• PROBLEM STATEMENT: Look through the data below and extract, unchanged, the lines from the one that contains "scientific name: Syncerus caffer" to the one that contains "genus: Alces", both included.

[Opening MATERIAL TO PROCESS section]

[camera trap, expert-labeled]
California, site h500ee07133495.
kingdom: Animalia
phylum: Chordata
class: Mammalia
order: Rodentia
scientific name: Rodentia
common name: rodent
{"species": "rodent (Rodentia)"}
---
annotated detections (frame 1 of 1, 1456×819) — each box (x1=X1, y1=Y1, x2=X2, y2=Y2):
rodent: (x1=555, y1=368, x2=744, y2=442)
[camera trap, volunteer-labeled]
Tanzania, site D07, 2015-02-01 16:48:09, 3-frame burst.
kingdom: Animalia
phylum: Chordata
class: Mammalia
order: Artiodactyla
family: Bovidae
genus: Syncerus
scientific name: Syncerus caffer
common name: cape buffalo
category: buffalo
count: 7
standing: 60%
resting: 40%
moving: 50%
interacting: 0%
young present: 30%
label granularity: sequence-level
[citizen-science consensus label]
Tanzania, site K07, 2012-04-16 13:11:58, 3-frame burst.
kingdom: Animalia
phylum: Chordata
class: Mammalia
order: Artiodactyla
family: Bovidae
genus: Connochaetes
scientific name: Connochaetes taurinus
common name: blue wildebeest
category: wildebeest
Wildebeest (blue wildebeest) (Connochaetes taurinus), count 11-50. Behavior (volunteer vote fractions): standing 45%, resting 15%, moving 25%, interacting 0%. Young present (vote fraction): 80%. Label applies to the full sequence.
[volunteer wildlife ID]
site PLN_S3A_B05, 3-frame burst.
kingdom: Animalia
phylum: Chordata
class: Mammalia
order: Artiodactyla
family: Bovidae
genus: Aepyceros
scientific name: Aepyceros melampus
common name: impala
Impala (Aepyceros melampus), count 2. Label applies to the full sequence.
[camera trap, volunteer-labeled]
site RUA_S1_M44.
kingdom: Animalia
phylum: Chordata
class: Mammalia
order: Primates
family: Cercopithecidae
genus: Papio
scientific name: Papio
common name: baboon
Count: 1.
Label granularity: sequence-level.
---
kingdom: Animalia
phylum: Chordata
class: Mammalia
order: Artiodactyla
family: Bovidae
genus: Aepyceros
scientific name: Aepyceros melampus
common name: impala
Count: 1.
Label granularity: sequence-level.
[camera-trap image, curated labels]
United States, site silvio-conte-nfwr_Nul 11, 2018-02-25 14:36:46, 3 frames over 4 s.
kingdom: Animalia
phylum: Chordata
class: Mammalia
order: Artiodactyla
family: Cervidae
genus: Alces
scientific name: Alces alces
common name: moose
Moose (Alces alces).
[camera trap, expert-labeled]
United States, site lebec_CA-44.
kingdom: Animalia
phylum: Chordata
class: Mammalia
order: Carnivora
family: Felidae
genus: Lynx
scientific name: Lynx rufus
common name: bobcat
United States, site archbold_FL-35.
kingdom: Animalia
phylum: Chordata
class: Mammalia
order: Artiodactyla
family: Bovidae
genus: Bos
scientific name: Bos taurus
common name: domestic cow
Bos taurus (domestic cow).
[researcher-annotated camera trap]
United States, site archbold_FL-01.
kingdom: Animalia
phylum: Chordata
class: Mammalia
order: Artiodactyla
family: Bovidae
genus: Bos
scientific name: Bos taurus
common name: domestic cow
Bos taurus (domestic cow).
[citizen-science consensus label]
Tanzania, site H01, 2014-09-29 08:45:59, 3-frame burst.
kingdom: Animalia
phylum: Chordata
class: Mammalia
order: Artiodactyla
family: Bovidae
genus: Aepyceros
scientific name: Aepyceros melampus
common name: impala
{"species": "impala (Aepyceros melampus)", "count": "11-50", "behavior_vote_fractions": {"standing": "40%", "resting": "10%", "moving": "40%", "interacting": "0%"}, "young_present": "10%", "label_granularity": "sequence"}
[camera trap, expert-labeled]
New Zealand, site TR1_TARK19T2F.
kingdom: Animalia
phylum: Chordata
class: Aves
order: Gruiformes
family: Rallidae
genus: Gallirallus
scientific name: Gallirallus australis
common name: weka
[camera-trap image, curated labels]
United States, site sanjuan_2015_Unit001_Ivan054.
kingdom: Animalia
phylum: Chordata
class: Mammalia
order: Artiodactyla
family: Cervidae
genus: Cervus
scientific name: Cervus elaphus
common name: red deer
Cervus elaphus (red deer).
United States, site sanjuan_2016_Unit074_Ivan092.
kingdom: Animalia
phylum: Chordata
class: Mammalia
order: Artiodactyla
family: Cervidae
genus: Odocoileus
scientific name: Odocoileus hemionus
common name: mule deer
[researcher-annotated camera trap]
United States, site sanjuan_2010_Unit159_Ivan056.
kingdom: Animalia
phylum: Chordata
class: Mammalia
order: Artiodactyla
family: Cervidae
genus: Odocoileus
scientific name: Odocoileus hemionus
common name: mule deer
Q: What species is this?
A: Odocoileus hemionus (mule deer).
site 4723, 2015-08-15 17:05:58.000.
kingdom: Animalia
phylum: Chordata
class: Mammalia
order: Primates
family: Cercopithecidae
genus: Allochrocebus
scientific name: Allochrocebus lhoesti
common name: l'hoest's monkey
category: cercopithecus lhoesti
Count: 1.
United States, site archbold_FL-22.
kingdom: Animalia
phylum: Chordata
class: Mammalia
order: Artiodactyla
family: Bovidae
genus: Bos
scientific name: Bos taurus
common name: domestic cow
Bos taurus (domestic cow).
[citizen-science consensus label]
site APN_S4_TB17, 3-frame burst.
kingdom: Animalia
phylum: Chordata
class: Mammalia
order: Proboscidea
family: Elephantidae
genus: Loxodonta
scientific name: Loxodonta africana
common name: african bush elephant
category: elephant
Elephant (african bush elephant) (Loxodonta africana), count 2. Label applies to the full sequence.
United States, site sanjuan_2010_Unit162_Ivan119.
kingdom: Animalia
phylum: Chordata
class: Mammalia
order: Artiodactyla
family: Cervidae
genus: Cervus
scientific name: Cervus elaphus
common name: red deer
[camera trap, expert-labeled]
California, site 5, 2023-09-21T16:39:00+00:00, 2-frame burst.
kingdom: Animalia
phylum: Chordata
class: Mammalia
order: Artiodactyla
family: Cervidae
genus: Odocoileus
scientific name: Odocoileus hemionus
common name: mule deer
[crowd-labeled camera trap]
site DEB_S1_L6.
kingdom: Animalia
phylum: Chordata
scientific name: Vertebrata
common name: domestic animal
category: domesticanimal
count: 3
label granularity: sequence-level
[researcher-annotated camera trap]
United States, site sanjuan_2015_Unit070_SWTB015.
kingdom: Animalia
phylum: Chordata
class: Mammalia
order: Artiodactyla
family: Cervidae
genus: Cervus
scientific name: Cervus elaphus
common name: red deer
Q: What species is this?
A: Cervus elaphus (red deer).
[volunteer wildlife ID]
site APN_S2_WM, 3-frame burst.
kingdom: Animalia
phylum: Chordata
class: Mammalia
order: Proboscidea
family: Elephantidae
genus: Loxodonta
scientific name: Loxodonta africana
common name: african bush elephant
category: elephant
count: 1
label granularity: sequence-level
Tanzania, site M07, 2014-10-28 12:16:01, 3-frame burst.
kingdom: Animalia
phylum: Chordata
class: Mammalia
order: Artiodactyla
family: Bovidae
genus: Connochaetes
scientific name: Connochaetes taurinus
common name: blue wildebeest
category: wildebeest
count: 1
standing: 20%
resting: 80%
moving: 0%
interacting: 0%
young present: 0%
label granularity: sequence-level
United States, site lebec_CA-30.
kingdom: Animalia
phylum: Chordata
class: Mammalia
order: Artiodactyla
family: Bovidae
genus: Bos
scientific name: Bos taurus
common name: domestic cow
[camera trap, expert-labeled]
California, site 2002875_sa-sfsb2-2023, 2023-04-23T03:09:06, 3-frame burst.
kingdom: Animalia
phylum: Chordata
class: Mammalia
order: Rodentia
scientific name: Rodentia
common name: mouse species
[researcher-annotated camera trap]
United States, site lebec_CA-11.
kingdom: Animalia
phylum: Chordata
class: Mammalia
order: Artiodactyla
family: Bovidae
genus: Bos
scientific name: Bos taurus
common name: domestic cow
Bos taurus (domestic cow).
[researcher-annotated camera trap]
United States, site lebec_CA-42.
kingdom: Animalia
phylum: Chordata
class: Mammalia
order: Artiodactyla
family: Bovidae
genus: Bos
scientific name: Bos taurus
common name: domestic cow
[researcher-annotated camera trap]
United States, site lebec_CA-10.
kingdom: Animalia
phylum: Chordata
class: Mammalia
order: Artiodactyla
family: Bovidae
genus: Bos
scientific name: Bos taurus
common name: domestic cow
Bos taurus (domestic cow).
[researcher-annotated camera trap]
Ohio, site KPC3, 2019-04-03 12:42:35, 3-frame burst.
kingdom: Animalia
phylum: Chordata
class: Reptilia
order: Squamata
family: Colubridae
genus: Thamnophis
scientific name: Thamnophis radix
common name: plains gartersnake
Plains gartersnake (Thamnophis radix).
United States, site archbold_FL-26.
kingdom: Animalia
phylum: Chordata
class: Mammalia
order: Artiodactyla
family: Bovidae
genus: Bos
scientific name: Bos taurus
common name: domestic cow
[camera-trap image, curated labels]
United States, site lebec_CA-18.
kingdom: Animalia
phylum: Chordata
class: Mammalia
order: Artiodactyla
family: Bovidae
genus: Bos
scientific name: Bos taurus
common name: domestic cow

[Closing MATERIAL TO PROCESS section]

• YOUR SOLUTION:
scientific name: Syncerus caffer
common name: cape buffalo
category: buffalo
count: 7
standing: 60%
resting: 40%
moving: 50%
interacting: 0%
young present: 30%
label granularity: sequence-level
[citizen-science consensus label]
Tanzania, site K07, 2012-04-16 13:11:58, 3-frame burst.
kingdom: Animalia
phylum: Chordata
class: Mammalia
order: Artiodactyla
family: Bovidae
genus: Connochaetes
scientific name: Connochaetes taurinus
common name: blue wildebeest
category: wildebeest
Wildebeest (blue wildebeest) (Connochaetes taurinus), count 11-50. Behavior (volunteer vote fractions): standing 45%, resting 15%, moving 25%, interacting 0%. Young present (vote fraction): 80%. Label applies to the full sequence.
[volunteer wildlife ID]
site PLN_S3A_B05, 3-frame burst.
kingdom: Animalia
phylum: Chordata
class: Mammalia
order: Artiodactyla
family: Bovidae
genus: Aepyceros
scientific name: Aepyceros melampus
common name: impala
Impala (Aepyceros melampus), count 2. Label applies to the full sequence.
[camera trap, volunteer-labeled]
site RUA_S1_M44.
kingdom: Animalia
phylum: Chordata
class: Mammalia
order: Primates
family: Cercopithecidae
genus: Papio
scientific name: Papio
common name: baboon
Count: 1.
Label granularity: sequence-level.
---
kingdom: Animalia
phylum: Chordata
class: Mammalia
order: Artiodactyla
family: Bovidae
genus: Aepyceros
scientific name: Aepyceros melampus
common name: impala
Count: 1.
Label granularity: sequence-level.
[camera-trap image, curated labels]
United States, site silvio-conte-nfwr_Nul 11, 2018-02-25 14:36:46, 3 frames over 4 s.
kingdom: Animalia
phylum: Chordata
class: Mammalia
order: Artiodactyla
family: Cervidae
genus: Alces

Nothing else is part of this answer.